Comencé a frecuentar sitios donde habitaban comunidades ancestrales, así fui a Chalma a sus fiestas, y continúo yendo porque mis hermanas tienen una casita en Malinalco y desde allí queda cerca. Quiero estudiar más su mitología, su sincretismo, sus dinámicas culturales. Al lugar siguen acudiendo prostitutas, ladrones, todo tipo de maleantes, más otro tipo de gente que va a pedir favores. Además, me encanta la parafernalia de la Iglesia católica con sus vírgenes, santos, su utilería.

Lo ausente y lo presente

He lamentado muchas veces no tener la cámara a la mano porque hay momentos que son memorables. Recuerdo en particular una vez en Tlaxcala cuando fotografiaba una bicicleta con pollos. En ese momento vi pasar a una señora mayor vestida de novia, iba con un señor también mayor arreglado para la boda. Un familiar recogía la cola del vestido en medio de una gran nube de polvo. Me cautivó la escena y me puse a contemplarla, como deseando registrar uno por uno sus detalles. Cuando reaccioné, cuando salí de ese estado de hipnosis, la imagen ya había pasado. Lamenté mucho no haber alzado la cámara y disparar a tiempo. Pero creo que en el fondo no quería tomarla, pretendía incorporarla, inconscientemente, en toda su dimensión estética. Así fue como la imprimí en mis recuerdos, como si se tratara de la escena de un filme del neorrealismo italiano. Mi vida está hecha también de fotos que no he fotografiado.

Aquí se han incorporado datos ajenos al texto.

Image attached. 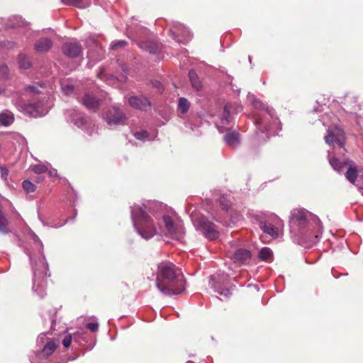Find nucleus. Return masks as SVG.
<instances>
[{
    "label": "nucleus",
    "instance_id": "nucleus-50",
    "mask_svg": "<svg viewBox=\"0 0 363 363\" xmlns=\"http://www.w3.org/2000/svg\"><path fill=\"white\" fill-rule=\"evenodd\" d=\"M318 235H316L315 236L314 240H313V242H315V241H316V240L318 239Z\"/></svg>",
    "mask_w": 363,
    "mask_h": 363
},
{
    "label": "nucleus",
    "instance_id": "nucleus-34",
    "mask_svg": "<svg viewBox=\"0 0 363 363\" xmlns=\"http://www.w3.org/2000/svg\"><path fill=\"white\" fill-rule=\"evenodd\" d=\"M252 105L255 108L265 110L271 116L270 110L268 106L264 104L259 99H254L252 101Z\"/></svg>",
    "mask_w": 363,
    "mask_h": 363
},
{
    "label": "nucleus",
    "instance_id": "nucleus-10",
    "mask_svg": "<svg viewBox=\"0 0 363 363\" xmlns=\"http://www.w3.org/2000/svg\"><path fill=\"white\" fill-rule=\"evenodd\" d=\"M105 120L109 125H123L126 117L119 108L113 106L106 111Z\"/></svg>",
    "mask_w": 363,
    "mask_h": 363
},
{
    "label": "nucleus",
    "instance_id": "nucleus-49",
    "mask_svg": "<svg viewBox=\"0 0 363 363\" xmlns=\"http://www.w3.org/2000/svg\"><path fill=\"white\" fill-rule=\"evenodd\" d=\"M274 123L275 125H278V124H279V121H278V119H277V118L274 119Z\"/></svg>",
    "mask_w": 363,
    "mask_h": 363
},
{
    "label": "nucleus",
    "instance_id": "nucleus-35",
    "mask_svg": "<svg viewBox=\"0 0 363 363\" xmlns=\"http://www.w3.org/2000/svg\"><path fill=\"white\" fill-rule=\"evenodd\" d=\"M230 109V106L229 104H227L224 106L223 116L221 118V123L223 124H228L230 122V120H229Z\"/></svg>",
    "mask_w": 363,
    "mask_h": 363
},
{
    "label": "nucleus",
    "instance_id": "nucleus-20",
    "mask_svg": "<svg viewBox=\"0 0 363 363\" xmlns=\"http://www.w3.org/2000/svg\"><path fill=\"white\" fill-rule=\"evenodd\" d=\"M259 227L265 233H267L271 236H277L279 234L278 228L268 221L261 222L259 223Z\"/></svg>",
    "mask_w": 363,
    "mask_h": 363
},
{
    "label": "nucleus",
    "instance_id": "nucleus-6",
    "mask_svg": "<svg viewBox=\"0 0 363 363\" xmlns=\"http://www.w3.org/2000/svg\"><path fill=\"white\" fill-rule=\"evenodd\" d=\"M164 224V234L175 240H180L184 234V228L181 221L175 220L169 216H162Z\"/></svg>",
    "mask_w": 363,
    "mask_h": 363
},
{
    "label": "nucleus",
    "instance_id": "nucleus-2",
    "mask_svg": "<svg viewBox=\"0 0 363 363\" xmlns=\"http://www.w3.org/2000/svg\"><path fill=\"white\" fill-rule=\"evenodd\" d=\"M156 284L164 295L180 294L185 289V281L181 269L171 262H162L158 266Z\"/></svg>",
    "mask_w": 363,
    "mask_h": 363
},
{
    "label": "nucleus",
    "instance_id": "nucleus-11",
    "mask_svg": "<svg viewBox=\"0 0 363 363\" xmlns=\"http://www.w3.org/2000/svg\"><path fill=\"white\" fill-rule=\"evenodd\" d=\"M173 38L179 43H186L191 38L190 31L184 25L176 23L170 30Z\"/></svg>",
    "mask_w": 363,
    "mask_h": 363
},
{
    "label": "nucleus",
    "instance_id": "nucleus-21",
    "mask_svg": "<svg viewBox=\"0 0 363 363\" xmlns=\"http://www.w3.org/2000/svg\"><path fill=\"white\" fill-rule=\"evenodd\" d=\"M61 1L67 6H73L79 9H84L91 4V0H61Z\"/></svg>",
    "mask_w": 363,
    "mask_h": 363
},
{
    "label": "nucleus",
    "instance_id": "nucleus-32",
    "mask_svg": "<svg viewBox=\"0 0 363 363\" xmlns=\"http://www.w3.org/2000/svg\"><path fill=\"white\" fill-rule=\"evenodd\" d=\"M18 64L20 67L26 69L30 67V62L28 58L23 55H20L18 56Z\"/></svg>",
    "mask_w": 363,
    "mask_h": 363
},
{
    "label": "nucleus",
    "instance_id": "nucleus-36",
    "mask_svg": "<svg viewBox=\"0 0 363 363\" xmlns=\"http://www.w3.org/2000/svg\"><path fill=\"white\" fill-rule=\"evenodd\" d=\"M127 45L125 40H115L111 44V48L112 50H117L119 48L125 47Z\"/></svg>",
    "mask_w": 363,
    "mask_h": 363
},
{
    "label": "nucleus",
    "instance_id": "nucleus-22",
    "mask_svg": "<svg viewBox=\"0 0 363 363\" xmlns=\"http://www.w3.org/2000/svg\"><path fill=\"white\" fill-rule=\"evenodd\" d=\"M225 143L230 147H235L240 143L239 135L236 133H230L224 137Z\"/></svg>",
    "mask_w": 363,
    "mask_h": 363
},
{
    "label": "nucleus",
    "instance_id": "nucleus-13",
    "mask_svg": "<svg viewBox=\"0 0 363 363\" xmlns=\"http://www.w3.org/2000/svg\"><path fill=\"white\" fill-rule=\"evenodd\" d=\"M128 104L135 109L146 111L150 108L149 99L144 96H133L128 99Z\"/></svg>",
    "mask_w": 363,
    "mask_h": 363
},
{
    "label": "nucleus",
    "instance_id": "nucleus-33",
    "mask_svg": "<svg viewBox=\"0 0 363 363\" xmlns=\"http://www.w3.org/2000/svg\"><path fill=\"white\" fill-rule=\"evenodd\" d=\"M22 187L26 193H33L36 189L35 185L28 180L23 182Z\"/></svg>",
    "mask_w": 363,
    "mask_h": 363
},
{
    "label": "nucleus",
    "instance_id": "nucleus-24",
    "mask_svg": "<svg viewBox=\"0 0 363 363\" xmlns=\"http://www.w3.org/2000/svg\"><path fill=\"white\" fill-rule=\"evenodd\" d=\"M348 161H350V160H345L342 162V161L339 160L336 157H333V158H330L329 159V162H330V165L332 166V167L335 171L339 172L342 169L344 166H347V164L346 163H347Z\"/></svg>",
    "mask_w": 363,
    "mask_h": 363
},
{
    "label": "nucleus",
    "instance_id": "nucleus-52",
    "mask_svg": "<svg viewBox=\"0 0 363 363\" xmlns=\"http://www.w3.org/2000/svg\"><path fill=\"white\" fill-rule=\"evenodd\" d=\"M249 60H250V62H251V57L250 56H249Z\"/></svg>",
    "mask_w": 363,
    "mask_h": 363
},
{
    "label": "nucleus",
    "instance_id": "nucleus-5",
    "mask_svg": "<svg viewBox=\"0 0 363 363\" xmlns=\"http://www.w3.org/2000/svg\"><path fill=\"white\" fill-rule=\"evenodd\" d=\"M39 268L33 267V289L40 298H43L45 296L46 281L45 277L47 276L48 264L44 262V259H40L39 261Z\"/></svg>",
    "mask_w": 363,
    "mask_h": 363
},
{
    "label": "nucleus",
    "instance_id": "nucleus-42",
    "mask_svg": "<svg viewBox=\"0 0 363 363\" xmlns=\"http://www.w3.org/2000/svg\"><path fill=\"white\" fill-rule=\"evenodd\" d=\"M257 123L260 126V127H264L265 130L269 133H272V134H275L276 133V131L273 130V128L271 126V125H266L263 123L262 121H257Z\"/></svg>",
    "mask_w": 363,
    "mask_h": 363
},
{
    "label": "nucleus",
    "instance_id": "nucleus-48",
    "mask_svg": "<svg viewBox=\"0 0 363 363\" xmlns=\"http://www.w3.org/2000/svg\"><path fill=\"white\" fill-rule=\"evenodd\" d=\"M33 240H35V242H39L40 245H42V242L40 240V239L38 238V237L36 235H33Z\"/></svg>",
    "mask_w": 363,
    "mask_h": 363
},
{
    "label": "nucleus",
    "instance_id": "nucleus-37",
    "mask_svg": "<svg viewBox=\"0 0 363 363\" xmlns=\"http://www.w3.org/2000/svg\"><path fill=\"white\" fill-rule=\"evenodd\" d=\"M32 170L36 174H42L45 172L48 168L43 164H35L32 167Z\"/></svg>",
    "mask_w": 363,
    "mask_h": 363
},
{
    "label": "nucleus",
    "instance_id": "nucleus-31",
    "mask_svg": "<svg viewBox=\"0 0 363 363\" xmlns=\"http://www.w3.org/2000/svg\"><path fill=\"white\" fill-rule=\"evenodd\" d=\"M61 89L64 94L69 96L74 92V87L72 84L63 82L61 83Z\"/></svg>",
    "mask_w": 363,
    "mask_h": 363
},
{
    "label": "nucleus",
    "instance_id": "nucleus-27",
    "mask_svg": "<svg viewBox=\"0 0 363 363\" xmlns=\"http://www.w3.org/2000/svg\"><path fill=\"white\" fill-rule=\"evenodd\" d=\"M273 252L269 247H262L258 254L259 258L262 261H269L272 259Z\"/></svg>",
    "mask_w": 363,
    "mask_h": 363
},
{
    "label": "nucleus",
    "instance_id": "nucleus-12",
    "mask_svg": "<svg viewBox=\"0 0 363 363\" xmlns=\"http://www.w3.org/2000/svg\"><path fill=\"white\" fill-rule=\"evenodd\" d=\"M233 262L239 266L250 263L252 255L250 250L243 248H238L233 253L228 255Z\"/></svg>",
    "mask_w": 363,
    "mask_h": 363
},
{
    "label": "nucleus",
    "instance_id": "nucleus-25",
    "mask_svg": "<svg viewBox=\"0 0 363 363\" xmlns=\"http://www.w3.org/2000/svg\"><path fill=\"white\" fill-rule=\"evenodd\" d=\"M25 23H26L24 21L22 20L21 17L14 16L9 19V21L6 23V26L8 28H13L16 27L24 26Z\"/></svg>",
    "mask_w": 363,
    "mask_h": 363
},
{
    "label": "nucleus",
    "instance_id": "nucleus-16",
    "mask_svg": "<svg viewBox=\"0 0 363 363\" xmlns=\"http://www.w3.org/2000/svg\"><path fill=\"white\" fill-rule=\"evenodd\" d=\"M101 103L99 99H98L93 94H86L82 100V104L89 110L95 111L98 108Z\"/></svg>",
    "mask_w": 363,
    "mask_h": 363
},
{
    "label": "nucleus",
    "instance_id": "nucleus-38",
    "mask_svg": "<svg viewBox=\"0 0 363 363\" xmlns=\"http://www.w3.org/2000/svg\"><path fill=\"white\" fill-rule=\"evenodd\" d=\"M134 136L138 140H145L148 138L149 134L147 131L142 130L139 132H135L134 133Z\"/></svg>",
    "mask_w": 363,
    "mask_h": 363
},
{
    "label": "nucleus",
    "instance_id": "nucleus-26",
    "mask_svg": "<svg viewBox=\"0 0 363 363\" xmlns=\"http://www.w3.org/2000/svg\"><path fill=\"white\" fill-rule=\"evenodd\" d=\"M14 118L11 113H0V123L4 126H8L13 122Z\"/></svg>",
    "mask_w": 363,
    "mask_h": 363
},
{
    "label": "nucleus",
    "instance_id": "nucleus-43",
    "mask_svg": "<svg viewBox=\"0 0 363 363\" xmlns=\"http://www.w3.org/2000/svg\"><path fill=\"white\" fill-rule=\"evenodd\" d=\"M72 335L70 334H67L62 340V345L65 347L67 348L70 346L72 343Z\"/></svg>",
    "mask_w": 363,
    "mask_h": 363
},
{
    "label": "nucleus",
    "instance_id": "nucleus-17",
    "mask_svg": "<svg viewBox=\"0 0 363 363\" xmlns=\"http://www.w3.org/2000/svg\"><path fill=\"white\" fill-rule=\"evenodd\" d=\"M69 120L77 127H82L86 123V119L84 113L77 111H71L69 113Z\"/></svg>",
    "mask_w": 363,
    "mask_h": 363
},
{
    "label": "nucleus",
    "instance_id": "nucleus-14",
    "mask_svg": "<svg viewBox=\"0 0 363 363\" xmlns=\"http://www.w3.org/2000/svg\"><path fill=\"white\" fill-rule=\"evenodd\" d=\"M63 53L69 57H76L82 52L81 45L76 42H68L62 46Z\"/></svg>",
    "mask_w": 363,
    "mask_h": 363
},
{
    "label": "nucleus",
    "instance_id": "nucleus-39",
    "mask_svg": "<svg viewBox=\"0 0 363 363\" xmlns=\"http://www.w3.org/2000/svg\"><path fill=\"white\" fill-rule=\"evenodd\" d=\"M359 189H363V168H359V173L356 184H354Z\"/></svg>",
    "mask_w": 363,
    "mask_h": 363
},
{
    "label": "nucleus",
    "instance_id": "nucleus-7",
    "mask_svg": "<svg viewBox=\"0 0 363 363\" xmlns=\"http://www.w3.org/2000/svg\"><path fill=\"white\" fill-rule=\"evenodd\" d=\"M325 141L329 145L333 147L337 145L343 148L345 145V133L339 126H330L327 130V134L325 135Z\"/></svg>",
    "mask_w": 363,
    "mask_h": 363
},
{
    "label": "nucleus",
    "instance_id": "nucleus-44",
    "mask_svg": "<svg viewBox=\"0 0 363 363\" xmlns=\"http://www.w3.org/2000/svg\"><path fill=\"white\" fill-rule=\"evenodd\" d=\"M9 68L6 65H3L0 66V77L4 78L7 76Z\"/></svg>",
    "mask_w": 363,
    "mask_h": 363
},
{
    "label": "nucleus",
    "instance_id": "nucleus-46",
    "mask_svg": "<svg viewBox=\"0 0 363 363\" xmlns=\"http://www.w3.org/2000/svg\"><path fill=\"white\" fill-rule=\"evenodd\" d=\"M67 222V220H63L59 222L58 223H52V224H51L50 227H52V228H60V227H62V226L65 225Z\"/></svg>",
    "mask_w": 363,
    "mask_h": 363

Cuando murió Claudia, mi hija –ya puedo hablar del tema, pero no pude hacerlo durante muchos años–, me dio por fotografiar “angelitos” en los pueblos. Esa afición por los funerales de niños era, tal vez, una especie de terapia. Cierta ocasión fui a Dolores, Hidalgo, y vi a un señor humilde cargando una cajita, acompañado por toda su familia. Le pregunté si podía tomarle fotos y no sólo accedió, me invitó a acompañarlos al cementerio. Cuando estábamos ya entre las tumbas, vi el cadáver de un hombre con la cara picoteada por los pájaros. Le hice unas cuatro fotos e inmediatamente dirigí la cámara hacia otro lado. El padre de la niña me miraba fijamente, con el dolor de su pérdida. La aparición de aquel cuerpo, del que nadie me supo decir su circunstancia y proveniencia, me estremeció de los pies a la cabeza. Pensé: “este personaje es la muerte”. Un estrépito de alas y graznidos irrumpió con gran potencia, cientos de aves ensombrecieron el cielo. Me olvidé del entierro y me puse a fotografiar las bandadas de pájaros. Me alejé del lugar con la convicción de que había tocado los límites, de que era un “ya basta, Graciela, deja en paz a los muertos”. Me vino a la mente un sueño recurrente, en el que una voz grita: “En mi tierra sembraré pájaros, en mi tierra sembraré pájaros.” Nunca como entonces comprendí que esa voz me reiteraba: la fotografía es vida, es tu vida.